Geez, Nelson, you started me obsessing over this, and then I couldn't
focus until I'd worked it out. :-)
Here we go. Use a fixed-width font.
First, let's look at the projection matrix. Using something like
gluPerspective, we have a matrix as follows:
With these values (for brevity):
f = cotangent( fovy/2 )
A = ( zNear+zFar )/( zNear-zFar )
B = ( 2*zNear*zFar )/( zNear-zFar )
The generated matrix is
f/aspect 0 0 0
0 f 0 0
0 0 A B
0 0 -1 0
(Please note that's column major, even though I'll use row-major vectors
below.)
OK, given an eye coordinate at the center of the view with a known z value:
ec = ( 0, 0, z, 1 )
The transformed clip coordinate is (vector-matrix multiply):
cc = ( 0, 0, z*A+B, -z )
and the normalized device coordinate (divide by cc w) is:
ndc = ( 0, 0, (z*A+B) / -z )
Next we need the viewport. To make things easy, let's assume a default
depth range of 0.0 to 1.0, and let's also assume 0, 0 for the viewport
xy values. That way we only have to deal with the with and height, which
is the typical case anyway. The window coordinate is:
wc = ( 0.5*w, 0.5*h, ( 0.5*(z*A+B) / -z ) )
Looks ugly, but remember, those are all given values, so you can just
take your known z distance, your viewport, and your projection matrix
and compute that window coordinate with a pencil and a napkin.
Now we know the window coordinate distance subtended by one pixel. That
distance is 1.0 by definition. It's the same for x and y, so let's
ignore y and just add 1 to x to get this new delta window coordinate:
wcD = ( 0.5*w+1, 0.5*h, ( 0.5*(z*A+B) / -z ) )
If we back-transform this into eye space, the resulting eye space x
value is the distance subtended by one pixel. That's what we're after!
We can do this... (I think...)
The delta normalized device coordinate is:
ndcD = ( ((0.5*w+1) / w * 2) - 1, 0, (z*A+B) / -z )

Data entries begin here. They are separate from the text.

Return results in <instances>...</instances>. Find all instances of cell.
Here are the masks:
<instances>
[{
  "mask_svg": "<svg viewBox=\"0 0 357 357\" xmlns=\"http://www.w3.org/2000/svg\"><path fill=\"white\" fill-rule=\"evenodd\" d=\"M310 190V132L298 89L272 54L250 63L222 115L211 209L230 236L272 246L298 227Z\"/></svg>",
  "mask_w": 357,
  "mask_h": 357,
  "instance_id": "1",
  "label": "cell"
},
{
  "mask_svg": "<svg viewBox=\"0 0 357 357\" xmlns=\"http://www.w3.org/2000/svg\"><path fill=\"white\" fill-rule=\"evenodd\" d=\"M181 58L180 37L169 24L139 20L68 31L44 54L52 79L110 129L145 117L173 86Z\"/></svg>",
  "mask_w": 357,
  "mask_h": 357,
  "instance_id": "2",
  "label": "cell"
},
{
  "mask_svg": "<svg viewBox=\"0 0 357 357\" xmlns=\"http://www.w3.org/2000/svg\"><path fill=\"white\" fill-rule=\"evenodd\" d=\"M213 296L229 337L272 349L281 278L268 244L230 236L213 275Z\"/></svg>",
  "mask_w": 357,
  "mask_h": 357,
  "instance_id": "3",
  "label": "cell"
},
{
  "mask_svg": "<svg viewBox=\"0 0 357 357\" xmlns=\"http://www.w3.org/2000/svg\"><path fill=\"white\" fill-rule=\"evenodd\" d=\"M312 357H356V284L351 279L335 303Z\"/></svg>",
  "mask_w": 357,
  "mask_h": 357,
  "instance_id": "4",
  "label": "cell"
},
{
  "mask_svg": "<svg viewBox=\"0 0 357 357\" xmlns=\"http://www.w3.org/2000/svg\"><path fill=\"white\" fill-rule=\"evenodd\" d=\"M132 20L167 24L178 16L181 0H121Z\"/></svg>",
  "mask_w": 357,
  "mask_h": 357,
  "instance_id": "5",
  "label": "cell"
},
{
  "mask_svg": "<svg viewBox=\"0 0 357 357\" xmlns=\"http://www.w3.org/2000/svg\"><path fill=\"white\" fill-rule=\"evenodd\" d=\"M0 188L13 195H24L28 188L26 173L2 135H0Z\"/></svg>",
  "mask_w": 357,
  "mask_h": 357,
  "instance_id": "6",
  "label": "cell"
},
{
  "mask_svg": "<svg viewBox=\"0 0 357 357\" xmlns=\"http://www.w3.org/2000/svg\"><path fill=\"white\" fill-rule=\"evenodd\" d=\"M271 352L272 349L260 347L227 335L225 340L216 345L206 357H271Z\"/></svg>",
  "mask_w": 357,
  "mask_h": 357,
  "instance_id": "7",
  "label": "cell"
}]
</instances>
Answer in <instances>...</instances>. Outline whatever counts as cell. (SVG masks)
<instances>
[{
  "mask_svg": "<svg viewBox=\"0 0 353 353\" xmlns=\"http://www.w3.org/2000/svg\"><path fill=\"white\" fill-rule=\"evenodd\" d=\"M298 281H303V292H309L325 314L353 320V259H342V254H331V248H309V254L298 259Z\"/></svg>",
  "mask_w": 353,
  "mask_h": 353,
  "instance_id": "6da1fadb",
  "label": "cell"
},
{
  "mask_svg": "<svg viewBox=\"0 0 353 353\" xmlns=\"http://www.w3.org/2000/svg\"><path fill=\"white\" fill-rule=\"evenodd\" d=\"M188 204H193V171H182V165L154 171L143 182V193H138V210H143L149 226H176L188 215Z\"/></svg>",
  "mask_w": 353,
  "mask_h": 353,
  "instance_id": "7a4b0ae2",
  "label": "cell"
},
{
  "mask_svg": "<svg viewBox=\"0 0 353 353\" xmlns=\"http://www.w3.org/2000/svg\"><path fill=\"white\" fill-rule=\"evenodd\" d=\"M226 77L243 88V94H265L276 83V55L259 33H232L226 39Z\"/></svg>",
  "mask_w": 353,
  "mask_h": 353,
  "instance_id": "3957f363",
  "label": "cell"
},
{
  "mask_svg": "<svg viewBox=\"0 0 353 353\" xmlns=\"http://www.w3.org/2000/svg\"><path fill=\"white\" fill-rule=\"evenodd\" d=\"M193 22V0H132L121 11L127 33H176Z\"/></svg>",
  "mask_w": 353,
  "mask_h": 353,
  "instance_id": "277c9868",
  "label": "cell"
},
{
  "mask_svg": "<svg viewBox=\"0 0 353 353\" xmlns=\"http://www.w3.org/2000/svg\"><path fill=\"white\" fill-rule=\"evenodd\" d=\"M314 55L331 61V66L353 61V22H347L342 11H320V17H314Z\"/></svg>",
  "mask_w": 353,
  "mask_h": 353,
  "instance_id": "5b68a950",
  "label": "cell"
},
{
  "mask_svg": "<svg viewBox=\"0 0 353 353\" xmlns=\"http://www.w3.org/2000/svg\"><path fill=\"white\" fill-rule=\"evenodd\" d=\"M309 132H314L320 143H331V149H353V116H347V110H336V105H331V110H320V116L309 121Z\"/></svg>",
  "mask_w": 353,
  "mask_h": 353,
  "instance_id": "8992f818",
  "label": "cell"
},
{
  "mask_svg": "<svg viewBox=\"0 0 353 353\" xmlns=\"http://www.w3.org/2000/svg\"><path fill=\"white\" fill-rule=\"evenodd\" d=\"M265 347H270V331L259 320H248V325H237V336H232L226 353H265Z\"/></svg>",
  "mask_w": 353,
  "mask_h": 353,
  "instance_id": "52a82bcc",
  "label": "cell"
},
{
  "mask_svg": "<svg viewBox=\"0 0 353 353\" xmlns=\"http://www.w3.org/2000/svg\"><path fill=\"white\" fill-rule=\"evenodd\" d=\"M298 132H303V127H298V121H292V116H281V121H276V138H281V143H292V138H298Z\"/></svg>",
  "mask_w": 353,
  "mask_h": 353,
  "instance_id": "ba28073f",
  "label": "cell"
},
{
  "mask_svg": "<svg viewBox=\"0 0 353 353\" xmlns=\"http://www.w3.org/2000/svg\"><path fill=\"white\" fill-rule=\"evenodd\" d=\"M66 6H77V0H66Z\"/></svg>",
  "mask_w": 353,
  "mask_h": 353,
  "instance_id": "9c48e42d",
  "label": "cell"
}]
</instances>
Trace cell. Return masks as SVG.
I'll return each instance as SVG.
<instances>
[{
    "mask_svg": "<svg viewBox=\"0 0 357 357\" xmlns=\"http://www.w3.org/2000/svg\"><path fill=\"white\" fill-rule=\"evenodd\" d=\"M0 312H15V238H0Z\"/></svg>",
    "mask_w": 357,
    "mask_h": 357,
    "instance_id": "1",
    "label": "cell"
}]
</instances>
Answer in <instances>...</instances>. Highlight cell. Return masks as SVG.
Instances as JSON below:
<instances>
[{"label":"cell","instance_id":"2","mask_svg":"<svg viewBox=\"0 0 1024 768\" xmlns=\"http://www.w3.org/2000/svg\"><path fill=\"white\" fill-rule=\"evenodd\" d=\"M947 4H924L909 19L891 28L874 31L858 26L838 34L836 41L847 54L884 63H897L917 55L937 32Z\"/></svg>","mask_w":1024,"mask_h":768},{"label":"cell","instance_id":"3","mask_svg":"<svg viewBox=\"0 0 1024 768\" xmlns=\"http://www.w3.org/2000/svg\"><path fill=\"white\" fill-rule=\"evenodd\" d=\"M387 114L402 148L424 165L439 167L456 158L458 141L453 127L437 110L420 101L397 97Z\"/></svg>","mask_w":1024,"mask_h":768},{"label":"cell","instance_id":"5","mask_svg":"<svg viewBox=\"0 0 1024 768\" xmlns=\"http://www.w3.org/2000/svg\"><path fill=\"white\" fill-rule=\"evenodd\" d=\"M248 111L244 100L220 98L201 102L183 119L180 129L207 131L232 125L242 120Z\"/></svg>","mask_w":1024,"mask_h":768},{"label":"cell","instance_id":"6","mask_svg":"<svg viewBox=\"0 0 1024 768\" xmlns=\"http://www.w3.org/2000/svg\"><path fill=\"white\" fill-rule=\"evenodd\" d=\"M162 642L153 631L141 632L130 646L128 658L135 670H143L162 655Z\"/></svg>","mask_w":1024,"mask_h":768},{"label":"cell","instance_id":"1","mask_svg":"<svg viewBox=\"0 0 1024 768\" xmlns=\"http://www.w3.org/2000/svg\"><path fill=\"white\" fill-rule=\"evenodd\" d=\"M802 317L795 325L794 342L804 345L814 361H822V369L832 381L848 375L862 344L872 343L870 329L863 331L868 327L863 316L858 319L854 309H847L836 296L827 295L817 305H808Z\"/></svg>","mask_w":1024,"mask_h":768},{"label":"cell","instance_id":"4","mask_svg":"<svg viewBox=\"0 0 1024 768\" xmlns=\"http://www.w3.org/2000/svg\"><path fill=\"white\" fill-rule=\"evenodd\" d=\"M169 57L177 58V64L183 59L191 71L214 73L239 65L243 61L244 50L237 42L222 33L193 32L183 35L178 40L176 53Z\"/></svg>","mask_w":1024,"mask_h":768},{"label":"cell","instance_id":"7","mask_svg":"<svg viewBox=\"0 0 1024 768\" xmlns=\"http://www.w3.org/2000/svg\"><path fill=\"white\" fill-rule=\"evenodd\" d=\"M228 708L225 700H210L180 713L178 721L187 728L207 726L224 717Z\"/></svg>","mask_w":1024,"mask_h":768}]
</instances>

(Tricky: The multiply by 2 and subtract 1 is needed to put us back into
the range -1 to 1.)
The delta clip coordinate is:
ccD = ( (((0.5*w+1) / w * 2) - 1) * -z, 0, z*A+B, -z )
(Multiply by -z, the inverse of dividing by -z.)
And finally the delta eye coordinate is:
ecD = ( (((0.5*w+1) / w * 2) - 1) * -z * (aspect/f), 0, z, 1 )
(Multiply by aspect/f, which is the inverse of multiplying by f/aspect,
which is what we would've had to do at the top of this email to compute
the cc x value.)
In summary, the ec x distance subtended by one pixel in the center of
your window at a given z distance is:
(((0.5*w+1) / w * 2) - 1) * -z * (aspect/f)
To solve, you just need these four values:
* The viewport width
* The given z distance
* The aspect ration in your projection matrix
* And the f value, which is cotangent( fovy/2 ), and fovy also comes
from the projection matrix.
There might be some math errors there, so please check over my work.
Then run some test values through it to verify.
One thing to keep in mind is that eye space z distance is not the same
as world coordinate range. I've created an equation to solve for x
distance at the center of the window, and accuracy will degrade if you
use this same solution for pixels near the edge of the window.
But hopefully you get the idea and you can adapt this to your project.